== Source extract ==
★ ★ ★ ★ ★

- Born: Donald William Peterman January 3, 1932 Los Angeles, California, U.S.
- Died: February 5, 2011 (aged 79) Palos Verdes Estates, California, U.S.
- Other names: Don Peterman
- Years active: 1966–2000
- Organisation: American Society of Cinematographers

= Donald Peterman =

American cinematographer

Donald William Peterman, ASC (January 3, 1932 – February 5, 2011) was an American cinematographer.

He was a member of the Academy of Motion Picture Arts and Sciences and the American Society of Cinematographers since 1984.

==Early life==
Peterman was born in Los Angeles.

He graduated from Redondo Union High School in Redondo Beach, California, before serving in the United States Army during the early 1950s. Peterman began shooting documentaries for the U.S. Army during his time in the service.

★ ★ ★ ★ ★

== Record list ==
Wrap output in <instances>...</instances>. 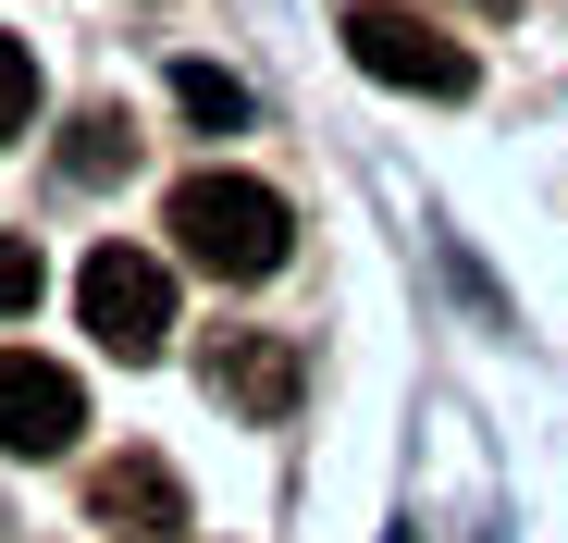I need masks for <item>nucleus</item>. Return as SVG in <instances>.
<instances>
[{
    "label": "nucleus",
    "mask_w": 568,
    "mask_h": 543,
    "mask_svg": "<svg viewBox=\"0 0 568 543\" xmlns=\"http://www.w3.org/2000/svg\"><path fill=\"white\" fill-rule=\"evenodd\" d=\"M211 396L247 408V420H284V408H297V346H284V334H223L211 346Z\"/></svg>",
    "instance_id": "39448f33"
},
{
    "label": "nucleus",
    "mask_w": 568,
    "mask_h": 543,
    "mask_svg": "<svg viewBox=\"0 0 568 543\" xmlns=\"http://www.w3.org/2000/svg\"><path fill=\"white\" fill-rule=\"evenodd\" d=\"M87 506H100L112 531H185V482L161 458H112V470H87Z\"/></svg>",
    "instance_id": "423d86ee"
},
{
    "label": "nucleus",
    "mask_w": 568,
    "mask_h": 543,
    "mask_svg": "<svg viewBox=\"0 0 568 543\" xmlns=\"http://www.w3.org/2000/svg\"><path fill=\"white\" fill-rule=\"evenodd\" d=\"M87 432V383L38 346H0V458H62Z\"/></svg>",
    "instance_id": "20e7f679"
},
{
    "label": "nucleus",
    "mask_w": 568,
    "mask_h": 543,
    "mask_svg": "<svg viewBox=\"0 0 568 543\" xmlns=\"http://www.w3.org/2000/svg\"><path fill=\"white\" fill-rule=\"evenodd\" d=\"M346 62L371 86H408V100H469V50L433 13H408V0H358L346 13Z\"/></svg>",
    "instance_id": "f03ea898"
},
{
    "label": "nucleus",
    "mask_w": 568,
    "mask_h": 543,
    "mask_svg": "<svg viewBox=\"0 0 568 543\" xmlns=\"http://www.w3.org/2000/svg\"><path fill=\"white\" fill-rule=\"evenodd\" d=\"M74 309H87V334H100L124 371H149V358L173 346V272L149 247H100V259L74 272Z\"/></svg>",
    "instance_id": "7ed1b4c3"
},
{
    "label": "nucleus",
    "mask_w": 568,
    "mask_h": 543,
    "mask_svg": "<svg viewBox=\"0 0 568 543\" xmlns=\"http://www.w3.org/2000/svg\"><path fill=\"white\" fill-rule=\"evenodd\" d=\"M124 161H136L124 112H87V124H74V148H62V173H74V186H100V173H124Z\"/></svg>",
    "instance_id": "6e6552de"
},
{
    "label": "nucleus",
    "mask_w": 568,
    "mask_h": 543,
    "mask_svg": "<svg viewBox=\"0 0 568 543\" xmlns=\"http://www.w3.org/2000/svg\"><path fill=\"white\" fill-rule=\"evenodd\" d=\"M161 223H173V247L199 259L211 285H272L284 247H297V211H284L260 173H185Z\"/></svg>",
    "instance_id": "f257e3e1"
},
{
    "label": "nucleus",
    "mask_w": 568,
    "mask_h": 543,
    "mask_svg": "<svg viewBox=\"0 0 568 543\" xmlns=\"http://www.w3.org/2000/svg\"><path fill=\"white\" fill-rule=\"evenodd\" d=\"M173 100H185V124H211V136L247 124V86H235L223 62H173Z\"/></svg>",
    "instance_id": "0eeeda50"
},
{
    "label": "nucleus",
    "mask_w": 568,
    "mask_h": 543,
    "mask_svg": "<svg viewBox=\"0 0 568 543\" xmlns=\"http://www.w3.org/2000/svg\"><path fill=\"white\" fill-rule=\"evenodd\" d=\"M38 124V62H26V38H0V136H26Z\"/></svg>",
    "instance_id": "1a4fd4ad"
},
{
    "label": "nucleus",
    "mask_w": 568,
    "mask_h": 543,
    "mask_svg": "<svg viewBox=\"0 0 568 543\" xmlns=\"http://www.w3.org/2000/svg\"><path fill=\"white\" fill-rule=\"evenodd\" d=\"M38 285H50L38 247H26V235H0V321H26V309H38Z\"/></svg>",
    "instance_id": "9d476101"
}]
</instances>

★ ★ ★ ★ ★

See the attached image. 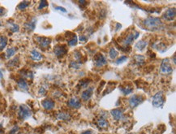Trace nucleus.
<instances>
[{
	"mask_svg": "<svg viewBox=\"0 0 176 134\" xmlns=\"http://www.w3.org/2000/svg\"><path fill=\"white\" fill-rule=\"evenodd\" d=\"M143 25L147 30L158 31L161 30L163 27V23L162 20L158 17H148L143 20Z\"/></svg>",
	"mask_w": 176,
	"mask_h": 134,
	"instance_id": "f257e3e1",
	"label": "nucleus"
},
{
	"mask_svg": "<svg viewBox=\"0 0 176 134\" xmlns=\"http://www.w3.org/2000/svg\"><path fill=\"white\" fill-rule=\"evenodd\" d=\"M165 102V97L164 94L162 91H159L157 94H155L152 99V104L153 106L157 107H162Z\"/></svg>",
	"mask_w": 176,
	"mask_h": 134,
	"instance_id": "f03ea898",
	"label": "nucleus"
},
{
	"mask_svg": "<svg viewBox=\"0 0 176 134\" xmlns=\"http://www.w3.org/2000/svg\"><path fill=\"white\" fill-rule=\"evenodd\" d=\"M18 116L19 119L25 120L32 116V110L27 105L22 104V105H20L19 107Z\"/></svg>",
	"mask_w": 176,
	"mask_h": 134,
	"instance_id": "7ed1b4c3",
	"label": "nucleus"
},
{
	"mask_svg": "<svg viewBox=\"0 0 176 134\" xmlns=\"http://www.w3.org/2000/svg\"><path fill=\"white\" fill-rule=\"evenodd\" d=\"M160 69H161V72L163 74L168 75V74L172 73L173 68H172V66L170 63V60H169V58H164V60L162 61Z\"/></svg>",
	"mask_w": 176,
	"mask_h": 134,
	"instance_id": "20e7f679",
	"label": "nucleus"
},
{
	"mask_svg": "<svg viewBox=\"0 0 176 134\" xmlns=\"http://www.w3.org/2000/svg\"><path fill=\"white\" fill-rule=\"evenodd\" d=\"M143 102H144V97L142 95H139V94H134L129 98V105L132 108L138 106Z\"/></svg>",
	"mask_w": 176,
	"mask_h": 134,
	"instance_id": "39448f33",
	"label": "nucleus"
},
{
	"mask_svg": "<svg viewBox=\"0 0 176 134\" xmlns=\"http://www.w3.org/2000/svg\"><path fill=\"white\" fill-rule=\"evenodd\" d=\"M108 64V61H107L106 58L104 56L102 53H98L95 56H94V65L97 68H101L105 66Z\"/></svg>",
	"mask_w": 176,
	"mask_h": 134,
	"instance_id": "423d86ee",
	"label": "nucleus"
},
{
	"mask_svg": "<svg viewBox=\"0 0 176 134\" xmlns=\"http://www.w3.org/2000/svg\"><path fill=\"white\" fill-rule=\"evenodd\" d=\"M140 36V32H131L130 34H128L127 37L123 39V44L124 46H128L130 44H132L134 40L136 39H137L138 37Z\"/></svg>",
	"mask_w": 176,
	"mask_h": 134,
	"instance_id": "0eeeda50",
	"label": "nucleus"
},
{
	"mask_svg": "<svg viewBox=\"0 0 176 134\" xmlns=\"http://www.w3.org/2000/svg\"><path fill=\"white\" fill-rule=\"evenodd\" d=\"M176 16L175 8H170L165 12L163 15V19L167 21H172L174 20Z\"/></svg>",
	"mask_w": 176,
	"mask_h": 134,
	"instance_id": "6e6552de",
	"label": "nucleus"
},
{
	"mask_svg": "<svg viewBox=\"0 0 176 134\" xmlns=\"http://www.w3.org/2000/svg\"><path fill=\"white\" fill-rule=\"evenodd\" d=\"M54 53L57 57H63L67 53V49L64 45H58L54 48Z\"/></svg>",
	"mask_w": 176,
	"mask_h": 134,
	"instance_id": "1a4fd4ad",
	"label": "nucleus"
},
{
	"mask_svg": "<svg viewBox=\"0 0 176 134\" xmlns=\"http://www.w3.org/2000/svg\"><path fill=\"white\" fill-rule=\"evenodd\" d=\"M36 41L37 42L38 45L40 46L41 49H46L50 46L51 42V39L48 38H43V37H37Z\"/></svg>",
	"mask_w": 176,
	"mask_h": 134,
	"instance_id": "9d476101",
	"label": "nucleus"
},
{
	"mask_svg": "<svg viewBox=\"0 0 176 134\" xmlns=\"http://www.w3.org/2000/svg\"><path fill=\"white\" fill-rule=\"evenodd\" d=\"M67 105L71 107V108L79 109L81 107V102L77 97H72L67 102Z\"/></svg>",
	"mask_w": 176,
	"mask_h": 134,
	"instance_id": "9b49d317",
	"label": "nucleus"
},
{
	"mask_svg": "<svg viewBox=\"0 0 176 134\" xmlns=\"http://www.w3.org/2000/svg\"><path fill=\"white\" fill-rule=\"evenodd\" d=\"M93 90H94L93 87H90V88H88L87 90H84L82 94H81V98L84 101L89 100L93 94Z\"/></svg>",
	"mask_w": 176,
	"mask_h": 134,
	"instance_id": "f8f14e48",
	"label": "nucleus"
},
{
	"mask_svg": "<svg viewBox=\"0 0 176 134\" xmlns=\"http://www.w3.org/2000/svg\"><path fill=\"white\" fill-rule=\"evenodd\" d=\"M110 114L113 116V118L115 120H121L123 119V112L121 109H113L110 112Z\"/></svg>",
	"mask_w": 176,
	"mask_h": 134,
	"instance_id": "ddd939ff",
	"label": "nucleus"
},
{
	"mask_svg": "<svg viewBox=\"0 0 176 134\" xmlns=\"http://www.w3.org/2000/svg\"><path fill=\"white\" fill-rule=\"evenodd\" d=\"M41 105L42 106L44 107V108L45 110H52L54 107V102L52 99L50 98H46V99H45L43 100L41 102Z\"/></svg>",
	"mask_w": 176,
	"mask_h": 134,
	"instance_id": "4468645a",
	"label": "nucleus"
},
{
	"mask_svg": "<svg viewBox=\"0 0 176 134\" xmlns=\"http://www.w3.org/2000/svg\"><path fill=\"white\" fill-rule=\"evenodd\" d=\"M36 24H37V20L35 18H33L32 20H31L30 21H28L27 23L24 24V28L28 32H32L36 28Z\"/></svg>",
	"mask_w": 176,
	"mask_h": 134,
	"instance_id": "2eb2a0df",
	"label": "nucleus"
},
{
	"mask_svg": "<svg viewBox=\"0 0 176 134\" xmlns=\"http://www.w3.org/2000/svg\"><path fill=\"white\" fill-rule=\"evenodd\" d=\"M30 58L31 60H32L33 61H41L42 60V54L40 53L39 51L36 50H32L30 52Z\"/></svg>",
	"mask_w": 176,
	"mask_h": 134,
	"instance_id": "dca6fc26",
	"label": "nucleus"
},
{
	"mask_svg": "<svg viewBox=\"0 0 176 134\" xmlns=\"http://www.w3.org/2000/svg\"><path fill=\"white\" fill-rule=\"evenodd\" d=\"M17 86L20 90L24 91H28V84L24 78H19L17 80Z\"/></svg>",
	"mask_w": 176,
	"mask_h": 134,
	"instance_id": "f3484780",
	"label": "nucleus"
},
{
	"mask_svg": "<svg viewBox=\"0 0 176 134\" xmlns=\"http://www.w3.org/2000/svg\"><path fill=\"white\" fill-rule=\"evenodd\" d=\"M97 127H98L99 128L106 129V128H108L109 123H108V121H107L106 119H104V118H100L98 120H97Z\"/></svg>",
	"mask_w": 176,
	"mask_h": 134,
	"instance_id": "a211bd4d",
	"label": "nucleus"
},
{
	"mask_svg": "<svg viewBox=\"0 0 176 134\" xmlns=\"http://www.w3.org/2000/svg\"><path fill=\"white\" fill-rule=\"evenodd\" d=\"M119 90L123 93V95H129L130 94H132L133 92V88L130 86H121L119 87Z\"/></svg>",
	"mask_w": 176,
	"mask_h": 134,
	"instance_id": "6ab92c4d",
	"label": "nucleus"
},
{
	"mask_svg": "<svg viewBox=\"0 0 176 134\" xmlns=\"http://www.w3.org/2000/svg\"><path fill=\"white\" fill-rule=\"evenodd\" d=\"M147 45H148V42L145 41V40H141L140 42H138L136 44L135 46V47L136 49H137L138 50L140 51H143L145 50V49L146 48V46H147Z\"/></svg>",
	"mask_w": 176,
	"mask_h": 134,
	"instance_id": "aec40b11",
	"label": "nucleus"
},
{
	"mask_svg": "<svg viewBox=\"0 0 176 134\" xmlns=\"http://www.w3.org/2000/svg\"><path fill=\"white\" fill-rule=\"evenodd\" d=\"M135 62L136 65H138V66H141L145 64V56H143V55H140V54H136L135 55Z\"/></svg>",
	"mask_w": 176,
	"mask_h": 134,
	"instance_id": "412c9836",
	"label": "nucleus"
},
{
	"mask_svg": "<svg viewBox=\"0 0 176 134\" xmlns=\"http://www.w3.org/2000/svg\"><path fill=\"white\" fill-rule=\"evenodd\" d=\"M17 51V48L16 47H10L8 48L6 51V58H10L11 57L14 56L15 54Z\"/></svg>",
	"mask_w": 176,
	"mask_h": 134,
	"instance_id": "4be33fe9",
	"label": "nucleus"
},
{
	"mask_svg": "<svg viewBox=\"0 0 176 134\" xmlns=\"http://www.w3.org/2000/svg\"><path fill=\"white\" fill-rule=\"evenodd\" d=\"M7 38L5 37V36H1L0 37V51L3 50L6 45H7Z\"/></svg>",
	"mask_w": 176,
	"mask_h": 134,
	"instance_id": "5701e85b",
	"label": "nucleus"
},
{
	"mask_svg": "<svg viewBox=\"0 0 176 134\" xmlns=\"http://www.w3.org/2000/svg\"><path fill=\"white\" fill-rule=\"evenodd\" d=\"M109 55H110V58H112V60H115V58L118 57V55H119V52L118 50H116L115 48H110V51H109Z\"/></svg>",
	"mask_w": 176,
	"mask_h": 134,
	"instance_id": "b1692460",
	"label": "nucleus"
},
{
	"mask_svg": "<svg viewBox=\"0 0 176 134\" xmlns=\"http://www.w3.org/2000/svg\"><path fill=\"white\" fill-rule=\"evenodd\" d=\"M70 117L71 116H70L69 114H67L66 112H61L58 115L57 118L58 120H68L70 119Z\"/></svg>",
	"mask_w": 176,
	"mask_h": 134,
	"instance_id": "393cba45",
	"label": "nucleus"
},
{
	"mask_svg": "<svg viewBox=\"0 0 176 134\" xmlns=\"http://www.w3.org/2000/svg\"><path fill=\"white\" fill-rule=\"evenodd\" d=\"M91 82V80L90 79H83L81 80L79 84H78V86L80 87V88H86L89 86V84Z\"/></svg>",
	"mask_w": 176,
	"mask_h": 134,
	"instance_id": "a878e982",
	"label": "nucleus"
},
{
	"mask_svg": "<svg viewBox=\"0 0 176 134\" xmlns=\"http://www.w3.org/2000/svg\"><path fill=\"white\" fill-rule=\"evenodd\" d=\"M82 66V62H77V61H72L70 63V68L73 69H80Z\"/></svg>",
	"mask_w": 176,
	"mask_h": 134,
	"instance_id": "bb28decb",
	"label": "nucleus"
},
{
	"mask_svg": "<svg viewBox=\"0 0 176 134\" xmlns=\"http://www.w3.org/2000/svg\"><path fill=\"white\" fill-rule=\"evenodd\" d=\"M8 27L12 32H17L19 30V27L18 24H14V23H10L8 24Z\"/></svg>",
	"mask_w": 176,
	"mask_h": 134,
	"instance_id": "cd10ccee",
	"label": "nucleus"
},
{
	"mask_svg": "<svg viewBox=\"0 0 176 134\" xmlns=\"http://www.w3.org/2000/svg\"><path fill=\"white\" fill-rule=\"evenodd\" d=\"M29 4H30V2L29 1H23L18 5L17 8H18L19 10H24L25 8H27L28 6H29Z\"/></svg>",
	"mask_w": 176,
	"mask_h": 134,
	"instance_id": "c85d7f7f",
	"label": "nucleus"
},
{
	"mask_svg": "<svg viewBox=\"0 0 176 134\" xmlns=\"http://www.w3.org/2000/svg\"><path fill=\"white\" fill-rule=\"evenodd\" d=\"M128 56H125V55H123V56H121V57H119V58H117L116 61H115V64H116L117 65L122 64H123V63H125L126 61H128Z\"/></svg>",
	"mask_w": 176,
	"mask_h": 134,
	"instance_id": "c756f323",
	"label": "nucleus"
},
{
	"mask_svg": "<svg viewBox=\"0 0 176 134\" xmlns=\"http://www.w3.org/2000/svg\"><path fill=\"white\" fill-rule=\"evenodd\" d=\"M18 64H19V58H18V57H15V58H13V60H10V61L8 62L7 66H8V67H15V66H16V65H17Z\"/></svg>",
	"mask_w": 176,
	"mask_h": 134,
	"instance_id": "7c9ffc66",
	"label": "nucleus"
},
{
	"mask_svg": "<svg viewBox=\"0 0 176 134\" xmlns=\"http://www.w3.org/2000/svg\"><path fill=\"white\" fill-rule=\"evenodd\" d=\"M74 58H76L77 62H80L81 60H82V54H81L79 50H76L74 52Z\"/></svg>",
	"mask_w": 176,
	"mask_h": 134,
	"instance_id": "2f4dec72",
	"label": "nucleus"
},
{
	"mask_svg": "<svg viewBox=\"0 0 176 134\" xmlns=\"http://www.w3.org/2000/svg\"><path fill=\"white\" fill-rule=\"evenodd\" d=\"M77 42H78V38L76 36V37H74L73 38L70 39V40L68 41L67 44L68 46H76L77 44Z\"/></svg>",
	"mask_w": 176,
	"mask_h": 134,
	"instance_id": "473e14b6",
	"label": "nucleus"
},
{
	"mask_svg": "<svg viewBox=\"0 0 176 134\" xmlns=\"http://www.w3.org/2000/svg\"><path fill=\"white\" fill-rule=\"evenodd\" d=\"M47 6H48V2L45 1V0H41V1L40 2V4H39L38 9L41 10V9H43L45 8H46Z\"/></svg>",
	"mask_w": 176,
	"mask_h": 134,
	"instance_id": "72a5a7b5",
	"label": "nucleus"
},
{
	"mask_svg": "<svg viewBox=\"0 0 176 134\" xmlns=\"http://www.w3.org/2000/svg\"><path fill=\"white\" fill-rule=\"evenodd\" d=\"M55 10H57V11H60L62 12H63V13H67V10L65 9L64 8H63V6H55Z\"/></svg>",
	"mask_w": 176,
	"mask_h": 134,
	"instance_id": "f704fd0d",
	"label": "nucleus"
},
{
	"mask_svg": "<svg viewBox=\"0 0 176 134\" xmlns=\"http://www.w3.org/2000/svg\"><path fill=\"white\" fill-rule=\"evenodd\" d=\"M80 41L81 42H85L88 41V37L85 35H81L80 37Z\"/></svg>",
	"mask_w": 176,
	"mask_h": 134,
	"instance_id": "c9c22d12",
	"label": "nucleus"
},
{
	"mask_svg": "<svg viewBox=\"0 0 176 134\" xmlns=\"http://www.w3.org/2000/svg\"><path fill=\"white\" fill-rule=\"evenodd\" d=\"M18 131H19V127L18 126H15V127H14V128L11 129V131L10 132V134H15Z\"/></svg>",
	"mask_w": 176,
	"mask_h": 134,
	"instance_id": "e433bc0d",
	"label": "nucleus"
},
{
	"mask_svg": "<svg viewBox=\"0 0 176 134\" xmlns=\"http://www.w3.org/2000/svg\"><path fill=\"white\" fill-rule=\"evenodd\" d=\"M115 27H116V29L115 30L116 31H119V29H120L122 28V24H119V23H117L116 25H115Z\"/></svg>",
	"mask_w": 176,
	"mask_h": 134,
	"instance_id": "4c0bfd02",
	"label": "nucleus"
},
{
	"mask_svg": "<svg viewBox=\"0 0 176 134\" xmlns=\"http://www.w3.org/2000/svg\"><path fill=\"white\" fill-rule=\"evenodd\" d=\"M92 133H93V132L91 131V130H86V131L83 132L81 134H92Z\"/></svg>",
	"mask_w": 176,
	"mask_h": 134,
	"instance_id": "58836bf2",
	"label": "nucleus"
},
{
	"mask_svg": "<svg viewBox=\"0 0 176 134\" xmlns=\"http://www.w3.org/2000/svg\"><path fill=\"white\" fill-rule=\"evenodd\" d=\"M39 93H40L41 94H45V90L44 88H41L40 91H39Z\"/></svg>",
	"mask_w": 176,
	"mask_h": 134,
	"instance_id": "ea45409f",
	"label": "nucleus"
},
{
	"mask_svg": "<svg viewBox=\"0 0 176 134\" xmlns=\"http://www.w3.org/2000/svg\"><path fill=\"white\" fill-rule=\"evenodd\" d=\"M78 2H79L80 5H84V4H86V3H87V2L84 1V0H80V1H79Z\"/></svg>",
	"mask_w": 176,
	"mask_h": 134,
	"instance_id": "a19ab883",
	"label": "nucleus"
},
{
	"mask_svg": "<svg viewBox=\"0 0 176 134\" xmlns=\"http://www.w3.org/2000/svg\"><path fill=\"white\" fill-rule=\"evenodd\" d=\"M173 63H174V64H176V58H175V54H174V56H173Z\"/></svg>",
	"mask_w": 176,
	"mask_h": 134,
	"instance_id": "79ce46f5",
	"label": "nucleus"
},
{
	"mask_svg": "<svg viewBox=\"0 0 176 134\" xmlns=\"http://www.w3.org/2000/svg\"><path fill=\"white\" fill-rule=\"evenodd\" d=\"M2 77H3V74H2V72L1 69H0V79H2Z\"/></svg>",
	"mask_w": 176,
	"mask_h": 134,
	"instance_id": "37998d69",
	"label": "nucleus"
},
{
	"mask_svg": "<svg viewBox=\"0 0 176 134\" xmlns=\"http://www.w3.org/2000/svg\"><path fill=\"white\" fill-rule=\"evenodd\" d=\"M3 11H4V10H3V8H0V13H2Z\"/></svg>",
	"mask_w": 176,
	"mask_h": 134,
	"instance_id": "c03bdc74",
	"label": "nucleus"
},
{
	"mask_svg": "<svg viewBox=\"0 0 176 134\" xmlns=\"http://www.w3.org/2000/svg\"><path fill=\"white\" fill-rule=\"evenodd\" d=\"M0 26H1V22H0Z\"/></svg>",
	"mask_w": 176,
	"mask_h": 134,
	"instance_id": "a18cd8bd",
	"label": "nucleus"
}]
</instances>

★ ★ ★ ★ ★

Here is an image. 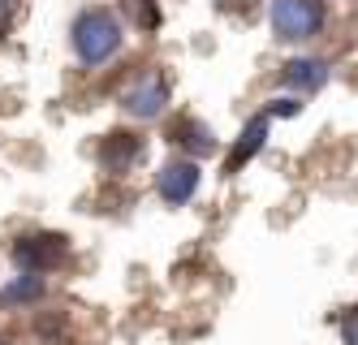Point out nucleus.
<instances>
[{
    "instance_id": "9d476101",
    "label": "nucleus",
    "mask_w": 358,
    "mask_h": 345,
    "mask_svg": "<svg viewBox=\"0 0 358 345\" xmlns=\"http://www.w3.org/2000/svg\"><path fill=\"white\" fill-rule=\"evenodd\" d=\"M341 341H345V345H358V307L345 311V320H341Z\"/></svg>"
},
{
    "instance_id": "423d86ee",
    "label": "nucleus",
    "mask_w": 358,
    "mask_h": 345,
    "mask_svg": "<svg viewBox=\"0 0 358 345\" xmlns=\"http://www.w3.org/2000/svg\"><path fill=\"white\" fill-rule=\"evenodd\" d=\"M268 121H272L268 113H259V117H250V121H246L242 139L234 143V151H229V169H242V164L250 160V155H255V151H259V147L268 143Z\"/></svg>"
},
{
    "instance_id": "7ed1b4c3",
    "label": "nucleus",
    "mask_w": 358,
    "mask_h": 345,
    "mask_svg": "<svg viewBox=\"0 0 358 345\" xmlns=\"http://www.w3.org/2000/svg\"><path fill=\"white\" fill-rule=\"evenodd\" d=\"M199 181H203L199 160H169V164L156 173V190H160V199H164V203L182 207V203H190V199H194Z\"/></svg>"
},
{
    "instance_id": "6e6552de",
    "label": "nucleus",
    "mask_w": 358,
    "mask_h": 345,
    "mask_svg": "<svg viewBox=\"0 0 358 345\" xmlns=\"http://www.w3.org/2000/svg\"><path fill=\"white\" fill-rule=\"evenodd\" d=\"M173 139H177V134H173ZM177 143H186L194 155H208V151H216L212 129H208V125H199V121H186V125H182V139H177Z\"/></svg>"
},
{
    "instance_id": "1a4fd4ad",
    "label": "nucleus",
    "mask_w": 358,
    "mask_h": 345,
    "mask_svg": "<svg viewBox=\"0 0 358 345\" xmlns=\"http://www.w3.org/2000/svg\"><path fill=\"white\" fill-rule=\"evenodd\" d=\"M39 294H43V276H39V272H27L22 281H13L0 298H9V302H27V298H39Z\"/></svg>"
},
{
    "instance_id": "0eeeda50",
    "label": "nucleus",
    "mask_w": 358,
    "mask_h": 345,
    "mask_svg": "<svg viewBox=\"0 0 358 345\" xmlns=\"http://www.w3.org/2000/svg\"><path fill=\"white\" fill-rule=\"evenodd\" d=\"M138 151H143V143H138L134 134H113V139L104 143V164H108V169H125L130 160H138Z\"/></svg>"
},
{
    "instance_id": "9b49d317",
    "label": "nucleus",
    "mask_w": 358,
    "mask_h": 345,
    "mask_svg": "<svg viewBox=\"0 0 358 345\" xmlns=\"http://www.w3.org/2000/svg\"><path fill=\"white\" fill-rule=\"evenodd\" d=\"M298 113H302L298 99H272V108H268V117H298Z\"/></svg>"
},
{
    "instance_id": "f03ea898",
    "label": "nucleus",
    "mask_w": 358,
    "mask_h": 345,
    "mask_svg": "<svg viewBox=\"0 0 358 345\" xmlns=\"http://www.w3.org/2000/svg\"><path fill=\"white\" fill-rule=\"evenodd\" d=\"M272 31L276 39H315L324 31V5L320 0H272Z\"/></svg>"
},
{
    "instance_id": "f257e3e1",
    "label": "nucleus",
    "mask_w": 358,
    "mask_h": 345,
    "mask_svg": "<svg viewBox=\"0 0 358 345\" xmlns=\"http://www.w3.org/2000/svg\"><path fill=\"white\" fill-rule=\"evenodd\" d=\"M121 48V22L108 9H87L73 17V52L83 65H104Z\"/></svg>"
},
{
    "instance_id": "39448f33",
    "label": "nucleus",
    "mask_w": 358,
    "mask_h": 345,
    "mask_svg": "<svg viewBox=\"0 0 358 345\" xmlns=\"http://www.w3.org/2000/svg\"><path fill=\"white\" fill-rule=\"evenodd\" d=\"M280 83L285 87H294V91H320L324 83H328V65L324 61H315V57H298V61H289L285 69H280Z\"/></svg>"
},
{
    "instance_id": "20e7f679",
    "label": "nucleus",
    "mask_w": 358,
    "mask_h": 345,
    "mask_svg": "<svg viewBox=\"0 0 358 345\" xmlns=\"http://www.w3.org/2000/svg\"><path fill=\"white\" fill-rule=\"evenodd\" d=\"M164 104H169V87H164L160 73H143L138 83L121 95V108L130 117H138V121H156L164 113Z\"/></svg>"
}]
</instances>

★ ★ ★ ★ ★

== Written task ==
Please rewrite the Donald Peterman biography above between "- Born: Donald" and "an American cinematographer.", inclusive, changing "Palos Verdes Estates" to "Rancho Palos Verdes".

== Full response ==
- Born: Donald William Peterman January 3, 1932 Los Angeles, California, U.S.
- Died: February 5, 2011 (aged 79) Rancho Palos Verdes, California, U.S.
- Other names: Don Peterman
- Years active: 1966–2000
- Organisation: American Society of Cinematographers

= Donald Peterman =

American cinematographer

Donald William Peterman, ASC (January 3, 1932 – February 5, 2011) was an American cinematographer.